Perlunya Khalifah dan Cara Pengangkatannya
Setelah Nabi Muhammad (saw) wafat, dibutuhkan adanya pribadi yang mampu mencegah perpecahan umat dan mengawal hukum Islam dari perubahan, pengubahan dan penyelewengan oleh orang-orang yang hendak memenuhi hawa nafsunya. Bila kebutuhan mendesak ini disangkal maka mengapa suksesi Nabi dianggap begitu penting sehingga pertemuan di Saqifah Bani Sa'idah dipandang lebih utama daripada penguburan Nabi? Bila kebutuhan ini diakui, maka timbul pertanyaan apakah Nabi juga menyadarinya atau tidak. Bila kita anggap beliau tidak menyadarinya dan tidak dapat menilai ada atau tiadanya kebutuhan tersebut, maka hal ini akan merupakan bukti yang sangat kuat untuk menganggap bahwa Nabi tidak memikirkan cara menyetop kejahatan-kejahatan bidah dan hojatan; padahal beliau telah memberikan peringatan-peringatan tentang masaalah ini.

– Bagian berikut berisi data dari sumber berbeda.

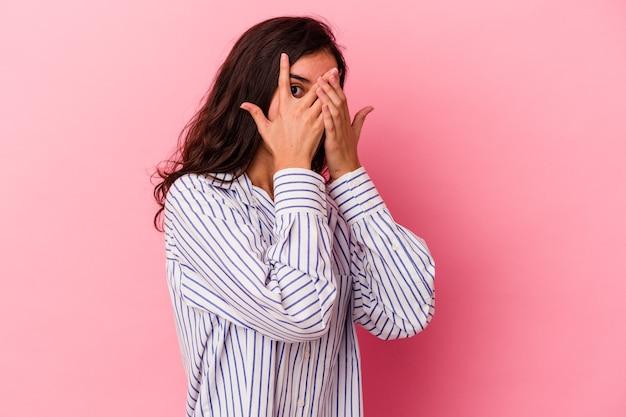 ピンクの背景に分離された若い白人女性は、おびえ、神経質な指を点滅します。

Apabila dikatakan bahwa beliau menyadari kebutuhan akan adanya pribadi tersebut tetapi tidak membereskannya, karena melihat adanya manfaat dengan membiarkannya, maka beliau tidak akan mendiamkannya tanpa menunjukkan manfaat itu dengan jelas; apabila tidak demikian maka mendiamkan masalah tersebut tanpa tujuan merupakan pelanggaran dalam pelaksanaan tugas Kenabian. Apabila ada halangan, haruslah pula diungkapkan. Karena Nabi tidak meninggalkan masalah agama dalam keadaan tidak sempurna maka beliau tidak akan membiarkan masalah ini terbengkalai, melainkan akan mengajukan jalan pemecahan untuk mengamankan agama dari campur tangan orang lain.
Masalahnya sekarang, bagaimana seharusnya pengambilan keputusan pada masa awal tersebut dan apa yang akan dilakukan. Bila keputusan itu berdasarkan konsensus umat maka hal itu tidak mungkin terjadi, karena pada konsensus semacam itu diperlukan adanya persetujuan tiap individu; tetapi mengingat perbedaan temperamen manusia, maka mustahil mereka akan sepakat. Tak ada contoh di masa itu di mana keputusan dapat diambil dengan mufakat tanpa satu pun yang menolak. Maka bagaimana mungkin kebutuhan mendasar semacam itu digantungkan pada terjadinya peristiwa yang mustahil seperti itu, sedangkan kebutuhan itu menyangkut masa depan Islam dan kemaslahatan umat. Oleh karena itu maka akal sehat tidak dapat menerima tolok ukur ini. Tidak ada pula sunah yang selaras dengannya sebagaimana ditulis oleh Qadhi 'AdhuddTn al-'Ijlt dalam Syarh al-Mawāqif:
"Anda seharusnya tahu bahwa kekhalifahan tidak dapat bergantung pada ijmak pemilihan, karena tidak ada argumen yang logis atau sunah yang dapat dijadikan sandaran."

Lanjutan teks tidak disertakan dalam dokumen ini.